Millions of people worldwide suffer from diabetes mellitus and its complications, including chronic diabetic wounds. To date, there are few widely successful clinical therapies specific to diabetic wounds beyond general wound care, despite the vast number of scientific discoveries in the pathogenesis of defective healing in diabetes. In recent years, murine animal models of diabetes have enabled the investigation of many possible therapeutics for diabetic wound care. These include specific cell types, growth factors, cytokines, peptides, small molecules, plant extracts, microRNAs, extracellular vesicles, novel wound dressings, mechanical interventions, bioengineered materials, and more. Despite many research discoveries, few have been translated from their success in murine models to clinical use in humans. This massive gap between bench discovery and bedside application begs the simple and critical question: what is still missing? The complexity and multiplicity of the diabetic wound makes it an immensely challenging therapeutic target, and this lopsided progress highlights the need for new methods to overcome the bench-to-bedside barrier. How can laboratory discoveries in animal models be effectively translated to novel clinical therapies for human patients? As research continues to decipher deficient healing in diabetes, new approaches and considerations are required to ensure that these discoveries can become translational, clinically usable therapies. Clinical progress requires the development of new, more accurate models of the human disease state, multifaceted investigations that address multiple critical components in wound repair, and more innovative research strategies that harness both the existing knowledge and the potential of new advances across disciplines.
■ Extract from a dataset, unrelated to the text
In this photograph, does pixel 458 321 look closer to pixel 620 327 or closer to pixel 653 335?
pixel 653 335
全球数百万人患有糖尿病及其并发症,包括慢性糖尿病性伤口。尽管在糖尿病愈合缺陷的发病机制方面有大量的科学发现,但除了一般的伤口护理外,目前针对糖尿病性伤口的广泛成功的临床治疗方法很少。近年来,糖尿病的鼠类动物模型使人们能够研究许多针对糖尿病性伤口护理的潜在治疗方法。这些方法包括特定的细胞类型、生长因子、细胞因子、肽、小分子、植物提取物、microRNAs、细胞外囊泡、新型伤口敷料、机械干预、生物工程材料等等。尽管有许多研究发现,但很少有从鼠类模型的成功转化为人类的临床应用。这种从实验室发现到临床应用的巨大差距提出了一个简单而关键的问题:还缺少什么?糖尿病性伤口的复杂性和多样性使其成为一个极具挑战性的治疗靶点,这种不平衡的进展突出表明需要新的方法来克服从实验室到临床的障碍。如何将动物模型中的实验室发现有效地转化为人类患者的新型临床治疗方法?随着研究继续揭示糖尿病愈合缺陷的机制,需要采用新的方法和考虑因素,以确保这些发现能够转化为可转化的、临床可用的治疗方法。临床进展需要开发新的、更准确的人类疾病状态模型,多方面的研究需要解决伤口修复的多个关键组成部分,以及更具创新性的研究策略,既要利用现有知识,又要利用跨学科的新进展的潜力。